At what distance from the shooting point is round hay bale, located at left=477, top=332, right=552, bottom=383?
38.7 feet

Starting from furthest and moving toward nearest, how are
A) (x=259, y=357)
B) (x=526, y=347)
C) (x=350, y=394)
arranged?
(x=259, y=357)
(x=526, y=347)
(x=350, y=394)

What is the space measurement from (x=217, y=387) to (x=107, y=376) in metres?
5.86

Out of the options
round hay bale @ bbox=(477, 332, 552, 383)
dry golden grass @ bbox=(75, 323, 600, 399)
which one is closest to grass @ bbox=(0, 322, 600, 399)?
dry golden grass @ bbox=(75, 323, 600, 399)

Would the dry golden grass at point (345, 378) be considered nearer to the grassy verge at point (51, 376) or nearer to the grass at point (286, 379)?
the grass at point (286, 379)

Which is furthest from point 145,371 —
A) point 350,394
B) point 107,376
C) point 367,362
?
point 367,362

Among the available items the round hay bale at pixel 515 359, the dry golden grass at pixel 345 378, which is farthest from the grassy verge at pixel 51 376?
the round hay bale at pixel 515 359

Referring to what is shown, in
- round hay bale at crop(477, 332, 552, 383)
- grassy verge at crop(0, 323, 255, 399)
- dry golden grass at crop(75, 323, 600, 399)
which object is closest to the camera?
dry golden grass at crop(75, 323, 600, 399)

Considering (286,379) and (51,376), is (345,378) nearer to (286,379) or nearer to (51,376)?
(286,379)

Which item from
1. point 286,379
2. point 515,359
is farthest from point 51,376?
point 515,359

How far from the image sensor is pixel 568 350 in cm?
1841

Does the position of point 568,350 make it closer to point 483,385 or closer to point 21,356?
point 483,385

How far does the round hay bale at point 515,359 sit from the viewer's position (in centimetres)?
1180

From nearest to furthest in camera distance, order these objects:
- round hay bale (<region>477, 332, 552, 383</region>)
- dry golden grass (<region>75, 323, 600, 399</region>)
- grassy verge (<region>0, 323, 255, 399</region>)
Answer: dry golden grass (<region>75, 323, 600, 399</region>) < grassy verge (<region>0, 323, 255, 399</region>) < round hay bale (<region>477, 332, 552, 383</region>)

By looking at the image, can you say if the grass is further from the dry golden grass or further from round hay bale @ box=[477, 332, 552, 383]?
◇ ◇ ◇ ◇
• [WHAT YOU HAVE TO DO]
All of the data needs to be printed once more, exactly.

• [ANSWER IN FULL]
At what distance from the shooting point is round hay bale, located at left=477, top=332, right=552, bottom=383?
38.7 feet

Starting from furthest and moving toward nearest, how are
A) (x=259, y=357)
B) (x=526, y=347)
C) (x=350, y=394)
arranged?
(x=259, y=357)
(x=526, y=347)
(x=350, y=394)

What is the space measurement from (x=217, y=387) to (x=107, y=376) in metres?
5.86

Out of the options
round hay bale @ bbox=(477, 332, 552, 383)
dry golden grass @ bbox=(75, 323, 600, 399)
which one is closest to grass @ bbox=(0, 322, 600, 399)?
dry golden grass @ bbox=(75, 323, 600, 399)

Would the dry golden grass at point (345, 378) be considered nearer to the grassy verge at point (51, 376) or nearer to the grass at point (286, 379)?
the grass at point (286, 379)

Which is furthest from point 145,371 —
A) point 350,394
B) point 107,376
C) point 367,362
?
point 367,362

Among the available items the round hay bale at pixel 515 359, the dry golden grass at pixel 345 378, which is farthest from the grassy verge at pixel 51 376?
the round hay bale at pixel 515 359

Referring to what is shown, in
- round hay bale at crop(477, 332, 552, 383)
- grassy verge at crop(0, 323, 255, 399)
- dry golden grass at crop(75, 323, 600, 399)
which object is closest to the camera?
dry golden grass at crop(75, 323, 600, 399)

Considering (286,379) and (51,376), is (345,378) nearer to (286,379) or nearer to (51,376)?
(286,379)

Which item from
1. point 286,379
2. point 515,359
is farthest from point 51,376?
point 515,359

How far from the image sensor is pixel 568 350 in cm?
1841

Does the position of point 568,350 make it closer to point 483,385 or closer to point 21,356?
point 483,385

How far does the round hay bale at point 515,359 sit from the viewer's position (in centimetres)?
1180

From nearest to furthest in camera distance, order these objects:
- round hay bale (<region>477, 332, 552, 383</region>)
- dry golden grass (<region>75, 323, 600, 399</region>)
- grassy verge (<region>0, 323, 255, 399</region>)
Answer: dry golden grass (<region>75, 323, 600, 399</region>) < grassy verge (<region>0, 323, 255, 399</region>) < round hay bale (<region>477, 332, 552, 383</region>)

By looking at the image, can you say if the grass is further from the dry golden grass or further from round hay bale @ box=[477, 332, 552, 383]?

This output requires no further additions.